-- Opening Marker --

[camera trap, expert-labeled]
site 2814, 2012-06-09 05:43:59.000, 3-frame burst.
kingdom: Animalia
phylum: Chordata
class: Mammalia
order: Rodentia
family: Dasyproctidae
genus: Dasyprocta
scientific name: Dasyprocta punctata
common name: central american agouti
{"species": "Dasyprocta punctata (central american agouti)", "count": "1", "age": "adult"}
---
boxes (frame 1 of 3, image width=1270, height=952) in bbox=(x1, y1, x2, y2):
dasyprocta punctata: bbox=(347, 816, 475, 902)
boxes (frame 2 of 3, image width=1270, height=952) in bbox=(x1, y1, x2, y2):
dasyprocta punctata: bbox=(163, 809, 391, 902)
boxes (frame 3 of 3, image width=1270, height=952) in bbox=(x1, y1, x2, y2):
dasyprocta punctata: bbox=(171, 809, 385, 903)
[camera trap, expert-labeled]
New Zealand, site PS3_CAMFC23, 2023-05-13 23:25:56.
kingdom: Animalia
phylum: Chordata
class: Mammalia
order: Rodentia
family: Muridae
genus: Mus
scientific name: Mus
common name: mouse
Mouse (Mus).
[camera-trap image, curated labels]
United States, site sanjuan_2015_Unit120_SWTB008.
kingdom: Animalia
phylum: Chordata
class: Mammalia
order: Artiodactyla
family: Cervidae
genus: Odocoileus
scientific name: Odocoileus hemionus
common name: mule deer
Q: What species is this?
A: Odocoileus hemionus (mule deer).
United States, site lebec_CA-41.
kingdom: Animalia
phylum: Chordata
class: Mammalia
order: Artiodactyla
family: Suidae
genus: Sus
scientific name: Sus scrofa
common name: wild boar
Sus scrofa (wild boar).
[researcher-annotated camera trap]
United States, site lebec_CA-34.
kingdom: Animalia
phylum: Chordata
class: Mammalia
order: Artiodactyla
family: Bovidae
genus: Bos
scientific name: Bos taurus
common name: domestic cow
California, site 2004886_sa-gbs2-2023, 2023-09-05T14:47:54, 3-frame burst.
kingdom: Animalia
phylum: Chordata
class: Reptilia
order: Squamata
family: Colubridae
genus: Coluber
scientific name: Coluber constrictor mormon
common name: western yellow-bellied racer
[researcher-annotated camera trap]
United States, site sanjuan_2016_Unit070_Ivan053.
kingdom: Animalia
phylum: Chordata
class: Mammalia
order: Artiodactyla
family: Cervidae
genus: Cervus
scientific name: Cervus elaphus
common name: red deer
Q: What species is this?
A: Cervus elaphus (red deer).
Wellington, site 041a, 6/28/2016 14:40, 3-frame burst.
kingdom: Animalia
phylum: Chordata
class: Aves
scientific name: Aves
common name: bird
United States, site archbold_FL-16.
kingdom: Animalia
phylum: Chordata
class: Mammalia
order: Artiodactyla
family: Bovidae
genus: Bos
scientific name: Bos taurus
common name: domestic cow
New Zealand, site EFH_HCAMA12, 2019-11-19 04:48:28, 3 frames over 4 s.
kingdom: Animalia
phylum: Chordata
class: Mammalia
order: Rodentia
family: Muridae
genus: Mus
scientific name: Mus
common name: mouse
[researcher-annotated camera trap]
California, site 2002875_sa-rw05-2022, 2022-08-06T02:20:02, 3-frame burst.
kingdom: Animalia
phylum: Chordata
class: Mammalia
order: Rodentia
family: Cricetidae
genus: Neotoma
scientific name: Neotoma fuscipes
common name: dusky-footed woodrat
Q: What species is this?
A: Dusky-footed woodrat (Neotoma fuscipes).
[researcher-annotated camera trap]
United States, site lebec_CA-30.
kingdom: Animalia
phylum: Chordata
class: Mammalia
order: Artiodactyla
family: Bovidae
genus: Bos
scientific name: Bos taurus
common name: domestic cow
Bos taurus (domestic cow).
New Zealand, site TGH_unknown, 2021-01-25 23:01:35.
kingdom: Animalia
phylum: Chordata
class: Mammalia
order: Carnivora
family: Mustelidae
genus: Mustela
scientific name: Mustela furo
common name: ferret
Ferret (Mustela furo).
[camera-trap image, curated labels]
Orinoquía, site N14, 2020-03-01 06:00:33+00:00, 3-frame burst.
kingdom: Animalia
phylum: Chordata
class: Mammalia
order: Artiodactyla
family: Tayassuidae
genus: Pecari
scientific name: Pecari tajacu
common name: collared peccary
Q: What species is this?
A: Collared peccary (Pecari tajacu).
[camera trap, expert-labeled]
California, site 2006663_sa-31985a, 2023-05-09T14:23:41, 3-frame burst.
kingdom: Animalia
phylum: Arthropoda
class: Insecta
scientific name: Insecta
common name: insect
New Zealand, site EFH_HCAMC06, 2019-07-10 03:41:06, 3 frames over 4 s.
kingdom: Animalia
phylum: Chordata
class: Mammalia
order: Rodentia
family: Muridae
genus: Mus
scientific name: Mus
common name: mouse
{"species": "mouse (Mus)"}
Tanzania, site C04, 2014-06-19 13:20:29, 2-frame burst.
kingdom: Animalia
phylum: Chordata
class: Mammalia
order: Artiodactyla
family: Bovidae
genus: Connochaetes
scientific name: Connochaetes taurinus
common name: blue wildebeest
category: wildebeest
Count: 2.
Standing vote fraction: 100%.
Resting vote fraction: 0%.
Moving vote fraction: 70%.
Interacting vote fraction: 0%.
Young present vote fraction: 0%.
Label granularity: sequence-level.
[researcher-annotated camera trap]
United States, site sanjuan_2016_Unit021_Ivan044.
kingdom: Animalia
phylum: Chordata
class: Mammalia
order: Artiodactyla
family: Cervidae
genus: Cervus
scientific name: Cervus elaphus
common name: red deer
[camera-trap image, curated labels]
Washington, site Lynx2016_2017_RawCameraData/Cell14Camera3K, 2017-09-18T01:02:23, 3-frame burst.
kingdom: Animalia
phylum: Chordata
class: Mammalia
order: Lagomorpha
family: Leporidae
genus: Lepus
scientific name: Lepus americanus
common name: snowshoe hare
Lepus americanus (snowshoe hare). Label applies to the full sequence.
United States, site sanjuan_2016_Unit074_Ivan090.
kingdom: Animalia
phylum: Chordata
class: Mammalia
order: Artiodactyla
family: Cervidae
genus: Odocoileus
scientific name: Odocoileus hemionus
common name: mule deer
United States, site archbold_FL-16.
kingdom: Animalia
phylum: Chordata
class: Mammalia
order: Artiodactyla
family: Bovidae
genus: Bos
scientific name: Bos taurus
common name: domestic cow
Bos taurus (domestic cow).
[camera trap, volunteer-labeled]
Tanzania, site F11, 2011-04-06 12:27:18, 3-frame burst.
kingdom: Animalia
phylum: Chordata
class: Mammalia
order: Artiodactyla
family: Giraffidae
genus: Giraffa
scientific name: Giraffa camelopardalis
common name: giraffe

-- Closing Marker --

[What to work on]: A word-for-word transcription of the listing above is what the answer should contain.

[Your response]:
[camera trap, expert-labeled]
site 2814, 2012-06-09 05:43:59.000, 3-frame burst.
kingdom: Animalia
phylum: Chordata
class: Mammalia
order: Rodentia
family: Dasyproctidae
genus: Dasyprocta
scientific name: Dasyprocta punctata
common name: central american agouti
{"species": "Dasyprocta punctata (central american agouti)", "count": "1", "age": "adult"}
---
boxes (frame 1 of 3, image width=1270, height=952) in bbox=(x1, y1, x2, y2):
dasyprocta punctata: bbox=(347, 816, 475, 902)
boxes (frame 2 of 3, image width=1270, height=952) in bbox=(x1, y1, x2, y2):
dasyprocta punctata: bbox=(163, 809, 391, 902)
boxes (frame 3 of 3, image width=1270, height=952) in bbox=(x1, y1, x2, y2):
dasyprocta punctata: bbox=(171, 809, 385, 903)
[camera trap, expert-labeled]
New Zealand, site PS3_CAMFC23, 2023-05-13 23:25:56.
kingdom: Animalia
phylum: Chordata
class: Mammalia
order: Rodentia
family: Muridae
genus: Mus
scientific name: Mus
common name: mouse
Mouse (Mus).
[camera-trap image, curated labels]
United States, site sanjuan_2015_Unit120_SWTB008.
kingdom: Animalia
phylum: Chordata
class: Mammalia
order: Artiodactyla
family: Cervidae
genus: Odocoileus
scientific name: Odocoileus hemionus
common name: mule deer
Q: What species is this?
A: Odocoileus hemionus (mule deer).
United States, site lebec_CA-41.
kingdom: Animalia
phylum: Chordata
class: Mammalia
order: Artiodactyla
family: Suidae
genus: Sus
scientific name: Sus scrofa
common name: wild boar
Sus scrofa (wild boar).
[researcher-annotated camera trap]
United States, site lebec_CA-34.
kingdom: Animalia
phylum: Chordata
class: Mammalia
order: Artiodactyla
family: Bovidae
genus: Bos
scientific name: Bos taurus
common name: domestic cow
California, site 2004886_sa-gbs2-2023, 2023-09-05T14:47:54, 3-frame burst.
kingdom: Animalia
phylum: Chordata
class: Reptilia
order: Squamata
family: Colubridae
genus: Coluber
scientific name: Coluber constrictor mormon
common name: western yellow-bellied racer
[researcher-annotated camera trap]
United States, site sanjuan_2016_Unit070_Ivan053.
kingdom: Animalia
phylum: Chordata
class: Mammalia
order: Artiodactyla
family: Cervidae
genus: Cervus
scientific name: Cervus elaphus
common name: red deer
Q: What species is this?
A: Cervus elaphus (red deer).
Wellington, site 041a, 6/28/2016 14:40, 3-frame burst.
kingdom: Animalia
phylum: Chordata
class: Aves
scientific name: Aves
common name: bird
United States, site archbold_FL-16.
kingdom: Animalia
phylum: Chordata
class: Mammalia
order: Artiodactyla
family: Bovidae
genus: Bos
scientific name: Bos taurus
common name: domestic cow
New Zealand, site EFH_HCAMA12, 2019-11-19 04:48:28, 3 frames over 4 s.
kingdom: Animalia
phylum: Chordata
class: Mammalia
order: Rodentia
family: Muridae
genus: Mus
scientific name: Mus
common name: mouse
[researcher-annotated camera trap]
California, site 2002875_sa-rw05-2022, 2022-08-06T02:20:02, 3-frame burst.
kingdom: Animalia
phylum: Chordata
class: Mammalia
order: Rodentia
family: Cricetidae
genus: Neotoma
scientific name: Neotoma fuscipes
common name: dusky-footed woodrat
Q: What species is this?
A: Dusky-footed woodrat (Neotoma fuscipes).
[researcher-annotated camera trap]
United States, site lebec_CA-30.
kingdom: Animalia
phylum: Chordata
class: Mammalia
order: Artiodactyla
family: Bovidae
genus: Bos
scientific name: Bos taurus
common name: domestic cow
Bos taurus (domestic cow).
New Zealand, site TGH_unknown, 2021-01-25 23:01:35.
kingdom: Animalia
phylum: Chordata
class: Mammalia
order: Carnivora
family: Mustelidae
genus: Mustela
scientific name: Mustela furo
common name: ferret
Ferret (Mustela furo).
[camera-trap image, curated labels]
Orinoquía, site N14, 2020-03-01 06:00:33+00:00, 3-frame burst.
kingdom: Animalia
phylum: Chordata
class: Mammalia
order: Artiodactyla
family: Tayassuidae
genus: Pecari
scientific name: Pecari tajacu
common name: collared peccary
Q: What species is this?
A: Collared peccary (Pecari tajacu).
[camera trap, expert-labeled]
California, site 2006663_sa-31985a, 2023-05-09T14:23:41, 3-frame burst.
kingdom: Animalia
phylum: Arthropoda
class: Insecta
scientific name: Insecta
common name: insect
New Zealand, site EFH_HCAMC06, 2019-07-10 03:41:06, 3 frames over 4 s.
kingdom: Animalia
phylum: Chordata
class: Mammalia
order: Rodentia
family: Muridae
genus: Mus
scientific name: Mus
common name: mouse
{"species": "mouse (Mus)"}
Tanzania, site C04, 2014-06-19 13:20:29, 2-frame burst.
kingdom: Animalia
phylum: Chordata
class: Mammalia
order: Artiodactyla
family: Bovidae
genus: Connochaetes
scientific name: Connochaetes taurinus
common name: blue wildebeest
category: wildebeest
Count: 2.
Standing vote fraction: 100%.
Resting vote fraction: 0%.
Moving vote fraction: 70%.
Interacting vote fraction: 0%.
Young present vote fraction: 0%.
Label granularity: sequence-level.
[researcher-annotated camera trap]
United States, site sanjuan_2016_Unit021_Ivan044.
kingdom: Animalia
phylum: Chordata
class: Mammalia
order: Artiodactyla
family: Cervidae
genus: Cervus
scientific name: Cervus elaphus
common name: red deer
[camera-trap image, curated labels]
Washington, site Lynx2016_2017_RawCameraData/Cell14Camera3K, 2017-09-18T01:02:23, 3-frame burst.
kingdom: Animalia
phylum: Chordata
class: Mammalia
order: Lagomorpha
family: Leporidae
genus: Lepus
scientific name: Lepus americanus
common name: snowshoe hare
Lepus americanus (snowshoe hare). Label applies to the full sequence.
United States, site sanjuan_2016_Unit074_Ivan090.
kingdom: Animalia
phylum: Chordata
class: Mammalia
order: Artiodactyla
family: Cervidae
genus: Odocoileus
scientific name: Odocoileus hemionus
common name: mule deer
United States, site archbold_FL-16.
kingdom: Animalia
phylum: Chordata
class: Mammalia
order: Artiodactyla
family: Bovidae
genus: Bos
scientific name: Bos taurus
common name: domestic cow
Bos taurus (domestic cow).
[camera trap, volunteer-labeled]
Tanzania, site F11, 2011-04-06 12:27:18, 3-frame burst.
kingdom: Animalia
phylum: Chordata
class: Mammalia
order: Artiodactyla
family: Giraffidae
genus: Giraffa
scientific name: Giraffa camelopardalis
common name: giraffe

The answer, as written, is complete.